*** Supplied records ***
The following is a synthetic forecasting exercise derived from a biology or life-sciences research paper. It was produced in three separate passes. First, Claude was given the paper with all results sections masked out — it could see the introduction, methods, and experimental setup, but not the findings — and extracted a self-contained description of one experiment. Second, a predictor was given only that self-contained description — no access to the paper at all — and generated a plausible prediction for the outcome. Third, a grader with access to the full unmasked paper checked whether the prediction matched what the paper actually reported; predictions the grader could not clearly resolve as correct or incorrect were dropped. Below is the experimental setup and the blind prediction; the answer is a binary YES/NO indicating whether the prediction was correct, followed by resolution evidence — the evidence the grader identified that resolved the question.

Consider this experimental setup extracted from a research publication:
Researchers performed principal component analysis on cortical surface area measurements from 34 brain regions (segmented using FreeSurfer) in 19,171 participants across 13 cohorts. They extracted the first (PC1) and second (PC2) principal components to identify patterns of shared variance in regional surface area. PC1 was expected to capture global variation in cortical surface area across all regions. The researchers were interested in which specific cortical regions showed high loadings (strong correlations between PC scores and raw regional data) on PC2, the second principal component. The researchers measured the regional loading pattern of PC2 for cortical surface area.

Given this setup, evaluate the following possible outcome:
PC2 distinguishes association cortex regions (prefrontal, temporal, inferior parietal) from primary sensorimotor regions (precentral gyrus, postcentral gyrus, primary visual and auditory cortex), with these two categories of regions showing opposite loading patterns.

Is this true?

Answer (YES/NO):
*** End of Supplied records ***
What the task asks: The answer must be the lines from the one containing "Given this setup, evaluate" to the final line of the data above, copied exactly, both included, with nothing added.

Reply to the exercise:
Given this setup, evaluate the following possible outcome:
PC2 distinguishes association cortex regions (prefrontal, temporal, inferior parietal) from primary sensorimotor regions (precentral gyrus, postcentral gyrus, primary visual and auditory cortex), with these two categories of regions showing opposite loading patterns.

Is this true?

Answer (YES/NO):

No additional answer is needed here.